**Task goal**
Pictures within the data are to be left out; everything else must be reproduced exactly.

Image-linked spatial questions
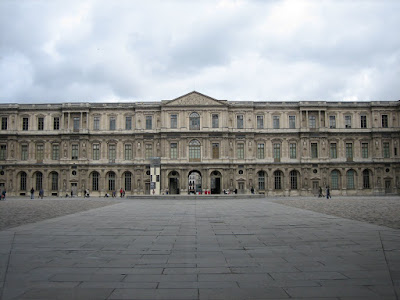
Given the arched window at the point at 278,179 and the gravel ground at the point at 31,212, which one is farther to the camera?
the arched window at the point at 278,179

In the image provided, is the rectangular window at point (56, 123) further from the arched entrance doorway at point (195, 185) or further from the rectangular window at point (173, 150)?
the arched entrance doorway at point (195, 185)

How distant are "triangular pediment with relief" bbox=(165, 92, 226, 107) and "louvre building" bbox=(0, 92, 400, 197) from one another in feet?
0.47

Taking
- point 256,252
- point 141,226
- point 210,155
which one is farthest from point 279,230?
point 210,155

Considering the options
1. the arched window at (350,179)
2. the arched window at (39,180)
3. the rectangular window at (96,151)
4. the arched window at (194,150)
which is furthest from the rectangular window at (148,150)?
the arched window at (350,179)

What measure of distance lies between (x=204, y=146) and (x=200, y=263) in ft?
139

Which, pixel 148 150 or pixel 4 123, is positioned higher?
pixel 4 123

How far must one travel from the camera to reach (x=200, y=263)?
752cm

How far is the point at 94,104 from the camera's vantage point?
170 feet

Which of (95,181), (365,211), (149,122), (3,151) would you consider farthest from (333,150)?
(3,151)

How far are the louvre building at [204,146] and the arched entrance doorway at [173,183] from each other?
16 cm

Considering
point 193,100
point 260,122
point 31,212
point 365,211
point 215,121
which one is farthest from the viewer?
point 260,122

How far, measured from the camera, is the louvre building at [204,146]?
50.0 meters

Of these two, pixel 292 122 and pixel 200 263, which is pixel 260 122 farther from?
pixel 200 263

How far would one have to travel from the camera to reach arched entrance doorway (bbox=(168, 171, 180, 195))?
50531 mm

**Response for this exercise**
Given the arched window at the point at 278,179 and the gravel ground at the point at 31,212, which one is farther to the camera?
the arched window at the point at 278,179

In the image provided, is the rectangular window at point (56, 123) further from the arched entrance doorway at point (195, 185) or further from the rectangular window at point (173, 150)?
the arched entrance doorway at point (195, 185)

How distant are "triangular pediment with relief" bbox=(165, 92, 226, 107) and "louvre building" bbox=(0, 92, 400, 197) from one another in feet?
0.47

Taking
- point 256,252
- point 141,226
- point 210,155
which one is farthest from point 279,230?
point 210,155

Considering the options
1. the arched window at (350,179)
2. the arched window at (39,180)
3. the rectangular window at (96,151)
4. the arched window at (194,150)
which is furthest from the rectangular window at (148,150)?
the arched window at (350,179)

What measure of distance lies between (x=204, y=146) and (x=200, y=263) in ft?
139

Which, pixel 148 150 or pixel 4 123, is positioned higher?
pixel 4 123

How far must one travel from the camera to reach (x=200, y=263)?
752cm

How far is the point at 94,104 from the camera's vantage point?
170 feet

Which of (95,181), (365,211), (149,122), (3,151) would you consider farthest from (333,150)?
(3,151)

How far are the louvre building at [204,146] and the arched entrance doorway at [173,183] from each other?
16 cm

Considering
point 193,100
point 260,122
point 31,212
point 365,211
point 215,121
which one is farthest from the viewer?
point 260,122

How far, measured from the camera, is the louvre building at [204,146]?
50.0 meters

Of these two, pixel 292 122 and pixel 200 263, which is pixel 260 122 farther from?
pixel 200 263

How far would one have to travel from the camera to reach arched entrance doorway (bbox=(168, 171, 180, 195))?
50531 mm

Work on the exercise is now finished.